Anche il principio di non contestazione può subire nel processo di opposizione allo stato passivo una particolare declinazione allorchè il Curatore Fallimentare intervenga personalmente nell'udienza senza costituirsi e renda delle dichiarazioni. Sul punto anche la Suprema Corte (cfr. Cass., ordinanza n. 12012 del 31 maggio 2011) ha voluto prendere atto delle peculiarità di questo giudizio avente valore endofallimentare ed ha statuito che “l'audizione informale del curatore, che compaia personalmente, benché non costituito tramite ministero di un legale, per l'udienza di discussione avanti al collegio, costituisce una mera irregolarità, e non una causa di nullità del procedimento, regolato dall'art. 99 l. fall., quando lo stesso si sia limitato ad illustrare dati già presenti nei documenti in atti, nella specie allegati al ricorso in opposizione, poiché il tribunale di tali dati avrebbe comunque dovuto tener conto d'ufficio".
In altre parole, sebbene “irregolare”, è del tutto legittima la prassi - avente evidente efficacia deflattiva - di interpellare il Curatore Fallimentare sul valore probatorio dei nuovi documenti depositati dal creditore in sede di opposizione allo stato passivo.

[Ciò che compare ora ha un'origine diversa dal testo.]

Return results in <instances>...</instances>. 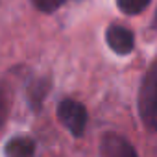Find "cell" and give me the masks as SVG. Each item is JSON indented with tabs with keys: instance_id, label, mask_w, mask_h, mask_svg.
Here are the masks:
<instances>
[{
	"instance_id": "cell-1",
	"label": "cell",
	"mask_w": 157,
	"mask_h": 157,
	"mask_svg": "<svg viewBox=\"0 0 157 157\" xmlns=\"http://www.w3.org/2000/svg\"><path fill=\"white\" fill-rule=\"evenodd\" d=\"M139 113L142 122L148 126V129H155V122H157V65L153 63L144 80L140 83V91H139Z\"/></svg>"
},
{
	"instance_id": "cell-2",
	"label": "cell",
	"mask_w": 157,
	"mask_h": 157,
	"mask_svg": "<svg viewBox=\"0 0 157 157\" xmlns=\"http://www.w3.org/2000/svg\"><path fill=\"white\" fill-rule=\"evenodd\" d=\"M57 118L63 124V128L68 129V133H72L74 137H82L85 128H87V109H85V105L80 104L78 100H72V98H65V100L59 102Z\"/></svg>"
},
{
	"instance_id": "cell-3",
	"label": "cell",
	"mask_w": 157,
	"mask_h": 157,
	"mask_svg": "<svg viewBox=\"0 0 157 157\" xmlns=\"http://www.w3.org/2000/svg\"><path fill=\"white\" fill-rule=\"evenodd\" d=\"M105 43L107 46L118 54V56H128L133 52V46H135V37H133V32L126 26H120V24H111L107 30H105Z\"/></svg>"
},
{
	"instance_id": "cell-4",
	"label": "cell",
	"mask_w": 157,
	"mask_h": 157,
	"mask_svg": "<svg viewBox=\"0 0 157 157\" xmlns=\"http://www.w3.org/2000/svg\"><path fill=\"white\" fill-rule=\"evenodd\" d=\"M100 151H102V157H139L131 142L118 133L104 135L100 142Z\"/></svg>"
},
{
	"instance_id": "cell-5",
	"label": "cell",
	"mask_w": 157,
	"mask_h": 157,
	"mask_svg": "<svg viewBox=\"0 0 157 157\" xmlns=\"http://www.w3.org/2000/svg\"><path fill=\"white\" fill-rule=\"evenodd\" d=\"M4 153L6 157H35V142L30 137H13L8 140Z\"/></svg>"
},
{
	"instance_id": "cell-6",
	"label": "cell",
	"mask_w": 157,
	"mask_h": 157,
	"mask_svg": "<svg viewBox=\"0 0 157 157\" xmlns=\"http://www.w3.org/2000/svg\"><path fill=\"white\" fill-rule=\"evenodd\" d=\"M48 91H50V80L48 78H37V80H33L30 83V87H28V102H30L33 111L43 107V102H44Z\"/></svg>"
},
{
	"instance_id": "cell-7",
	"label": "cell",
	"mask_w": 157,
	"mask_h": 157,
	"mask_svg": "<svg viewBox=\"0 0 157 157\" xmlns=\"http://www.w3.org/2000/svg\"><path fill=\"white\" fill-rule=\"evenodd\" d=\"M150 4L151 0H117V6L124 15H139Z\"/></svg>"
},
{
	"instance_id": "cell-8",
	"label": "cell",
	"mask_w": 157,
	"mask_h": 157,
	"mask_svg": "<svg viewBox=\"0 0 157 157\" xmlns=\"http://www.w3.org/2000/svg\"><path fill=\"white\" fill-rule=\"evenodd\" d=\"M67 2V0H33V6L43 11V13H54L57 11L63 4Z\"/></svg>"
},
{
	"instance_id": "cell-9",
	"label": "cell",
	"mask_w": 157,
	"mask_h": 157,
	"mask_svg": "<svg viewBox=\"0 0 157 157\" xmlns=\"http://www.w3.org/2000/svg\"><path fill=\"white\" fill-rule=\"evenodd\" d=\"M8 109H10V104H8V96L4 91H0V126L4 124L6 117H8Z\"/></svg>"
}]
</instances>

Nell'ambito di tali best practices può annoverarsi quella che, ad esempio, è stata adottata dal Tribunale di Milano, ove già al momento della fissazione dell'udienza il Giudice designato alla trattazione del procedimento di opposizione invita il Curatore, con apposito provvedimento, a comparire comunque in udienza, anche ove non intenda costituirsi, redigendo una breve relazione sulle eventuali possibilità di riparto su cui potrebbe contare l'opponente nel caso di una sua integrale ammissione. È chiaro che tale prassi è volta a rendere chiara l'inutilità di coltivare il contenzioso o di non pervenire a soluzioni conciliative laddove tali possibilità di riparto fossero in tutto o in parte inesistenti.

Minimi riferimenti giurisprudenziali e normativi

Per la giurisprudenza si vedano: Cass. ordinanza 8 novembre 2010, n. 22711; Cass. 2 maggio 2006, n. 10118; Cass. ordinanza 31 maggio 2011, n. 12012.
Le norme di riferimento delle varie questioni qui trattate sono gli artt. 93, 95, comma 1, 98 e 99 l. fall.